Published online by Cambridge University Press: 01 June 2011
By the Spring of 1747 the French were no longer willing to acquiesce in the tremulous neutrality of the Dutch. All of the Austrian Netherlands was now in French hands, and the French army stood at the Dutch frontier. The Dutch were neutral, to be sure, but with a patent bias toward the English and Austria. That was no longer tolerable. On April 17, 20,000 soldiers of Louis XV's army crossed the border into States Flanders (the part south of the Schelde River held by the United Provinces since the early seventeenth century), and prepared to move northward into the heart of the Dutch Republic. The Dutch army was hardly an obstacle; it had offered almost no resistance to the invaders.

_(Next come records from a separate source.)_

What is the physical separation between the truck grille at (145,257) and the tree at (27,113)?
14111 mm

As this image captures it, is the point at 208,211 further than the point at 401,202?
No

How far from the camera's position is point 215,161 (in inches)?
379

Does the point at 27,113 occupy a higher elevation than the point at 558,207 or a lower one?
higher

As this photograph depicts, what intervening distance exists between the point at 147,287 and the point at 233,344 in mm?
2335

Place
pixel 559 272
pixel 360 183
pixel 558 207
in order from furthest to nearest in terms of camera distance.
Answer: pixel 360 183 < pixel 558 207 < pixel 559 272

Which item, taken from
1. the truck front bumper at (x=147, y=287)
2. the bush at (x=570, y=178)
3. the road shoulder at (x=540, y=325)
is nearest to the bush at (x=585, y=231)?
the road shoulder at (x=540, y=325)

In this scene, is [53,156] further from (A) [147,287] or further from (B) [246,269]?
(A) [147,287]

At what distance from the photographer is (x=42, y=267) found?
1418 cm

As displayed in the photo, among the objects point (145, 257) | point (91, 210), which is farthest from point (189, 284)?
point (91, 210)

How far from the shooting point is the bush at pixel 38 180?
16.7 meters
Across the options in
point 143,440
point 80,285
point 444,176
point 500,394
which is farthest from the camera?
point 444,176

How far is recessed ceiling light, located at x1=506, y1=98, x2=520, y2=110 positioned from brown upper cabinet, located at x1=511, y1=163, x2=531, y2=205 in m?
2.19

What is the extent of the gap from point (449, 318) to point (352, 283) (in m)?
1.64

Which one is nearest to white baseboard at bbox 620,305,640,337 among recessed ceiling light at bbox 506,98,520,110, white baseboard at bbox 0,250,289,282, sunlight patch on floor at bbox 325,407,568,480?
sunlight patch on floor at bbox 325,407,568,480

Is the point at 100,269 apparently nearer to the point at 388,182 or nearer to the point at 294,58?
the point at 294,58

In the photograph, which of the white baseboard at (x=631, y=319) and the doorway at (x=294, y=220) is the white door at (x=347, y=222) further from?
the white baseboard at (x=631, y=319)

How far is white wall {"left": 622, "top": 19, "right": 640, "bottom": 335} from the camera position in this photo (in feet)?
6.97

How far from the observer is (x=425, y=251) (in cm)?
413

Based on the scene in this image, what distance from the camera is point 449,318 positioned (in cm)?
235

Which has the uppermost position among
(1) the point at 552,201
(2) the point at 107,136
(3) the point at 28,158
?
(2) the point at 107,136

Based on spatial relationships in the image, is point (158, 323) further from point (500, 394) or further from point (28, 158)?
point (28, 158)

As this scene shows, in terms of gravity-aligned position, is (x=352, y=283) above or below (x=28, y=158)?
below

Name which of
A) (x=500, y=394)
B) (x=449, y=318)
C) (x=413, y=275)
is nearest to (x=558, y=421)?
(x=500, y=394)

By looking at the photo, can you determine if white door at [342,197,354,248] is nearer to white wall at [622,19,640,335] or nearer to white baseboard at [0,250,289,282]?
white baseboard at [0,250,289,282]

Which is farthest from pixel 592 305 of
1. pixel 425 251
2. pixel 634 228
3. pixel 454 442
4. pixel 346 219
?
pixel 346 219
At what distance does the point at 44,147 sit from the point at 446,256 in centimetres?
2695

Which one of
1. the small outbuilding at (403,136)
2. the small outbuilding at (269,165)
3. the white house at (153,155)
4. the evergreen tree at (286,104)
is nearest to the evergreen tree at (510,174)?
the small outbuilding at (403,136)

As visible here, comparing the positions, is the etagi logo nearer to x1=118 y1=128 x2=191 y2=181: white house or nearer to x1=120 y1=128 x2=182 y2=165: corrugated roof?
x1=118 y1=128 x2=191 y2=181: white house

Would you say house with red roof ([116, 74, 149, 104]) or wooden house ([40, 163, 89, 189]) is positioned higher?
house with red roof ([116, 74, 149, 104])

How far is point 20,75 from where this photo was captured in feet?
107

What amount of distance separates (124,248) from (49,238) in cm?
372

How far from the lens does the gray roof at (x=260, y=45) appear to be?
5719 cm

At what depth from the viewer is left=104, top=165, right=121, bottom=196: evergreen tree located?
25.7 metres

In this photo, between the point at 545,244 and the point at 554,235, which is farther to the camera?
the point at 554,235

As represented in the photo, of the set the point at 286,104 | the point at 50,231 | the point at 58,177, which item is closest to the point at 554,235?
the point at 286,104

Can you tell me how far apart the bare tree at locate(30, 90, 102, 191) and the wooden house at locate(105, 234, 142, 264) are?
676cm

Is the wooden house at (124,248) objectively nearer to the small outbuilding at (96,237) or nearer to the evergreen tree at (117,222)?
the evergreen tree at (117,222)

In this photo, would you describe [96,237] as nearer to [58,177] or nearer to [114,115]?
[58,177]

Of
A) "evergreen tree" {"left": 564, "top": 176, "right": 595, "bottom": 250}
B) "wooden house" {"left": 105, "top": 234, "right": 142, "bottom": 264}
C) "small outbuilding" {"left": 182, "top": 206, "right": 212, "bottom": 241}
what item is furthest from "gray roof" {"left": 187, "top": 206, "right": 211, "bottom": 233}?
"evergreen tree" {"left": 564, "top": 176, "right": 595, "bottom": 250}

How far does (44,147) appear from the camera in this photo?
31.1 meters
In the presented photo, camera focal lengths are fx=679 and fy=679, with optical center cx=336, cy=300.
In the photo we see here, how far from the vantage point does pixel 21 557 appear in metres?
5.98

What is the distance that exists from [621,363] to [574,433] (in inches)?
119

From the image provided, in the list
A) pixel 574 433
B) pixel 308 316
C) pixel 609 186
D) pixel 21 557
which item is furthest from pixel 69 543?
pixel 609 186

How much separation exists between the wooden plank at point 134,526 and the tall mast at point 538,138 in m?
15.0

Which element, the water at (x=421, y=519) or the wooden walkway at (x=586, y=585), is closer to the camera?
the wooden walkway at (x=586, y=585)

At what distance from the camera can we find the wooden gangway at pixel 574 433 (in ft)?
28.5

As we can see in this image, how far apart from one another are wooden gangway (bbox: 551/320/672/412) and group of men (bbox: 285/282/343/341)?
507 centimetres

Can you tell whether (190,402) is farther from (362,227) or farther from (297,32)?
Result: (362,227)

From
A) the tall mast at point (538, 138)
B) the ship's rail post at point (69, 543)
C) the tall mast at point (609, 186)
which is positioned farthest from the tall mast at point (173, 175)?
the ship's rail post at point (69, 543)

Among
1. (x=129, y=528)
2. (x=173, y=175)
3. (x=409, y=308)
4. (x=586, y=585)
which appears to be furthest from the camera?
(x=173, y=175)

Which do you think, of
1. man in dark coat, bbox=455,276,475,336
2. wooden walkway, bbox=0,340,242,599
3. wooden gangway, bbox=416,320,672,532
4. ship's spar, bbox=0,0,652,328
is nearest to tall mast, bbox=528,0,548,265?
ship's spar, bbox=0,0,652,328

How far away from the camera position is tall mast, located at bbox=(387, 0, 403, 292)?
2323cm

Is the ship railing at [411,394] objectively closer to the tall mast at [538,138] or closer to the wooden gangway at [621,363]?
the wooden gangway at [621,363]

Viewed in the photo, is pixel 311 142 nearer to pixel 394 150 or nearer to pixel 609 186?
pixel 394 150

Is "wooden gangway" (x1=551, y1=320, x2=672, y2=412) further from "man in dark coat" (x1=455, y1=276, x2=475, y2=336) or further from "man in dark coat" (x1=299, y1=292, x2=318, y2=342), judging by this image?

The “external event” that could transform the political situation in the Republic had occurred. One leader of the States party stammered to the French ambassador, “You're ruining us, you're making a stadholder.” The French invasion provided the occasion for a revolution that bestowed upon Prince William IV the stadholderate in the recalcitrant provinces, Zeeland, Holland, Utrecht and Overijssel, and made him captain-general of the United Provinces. It was a revolution with almost no violence on behalf of a Prince of Orange who was not a revolutionary, and it wrought an absolute minimum of change in the institutions of the country.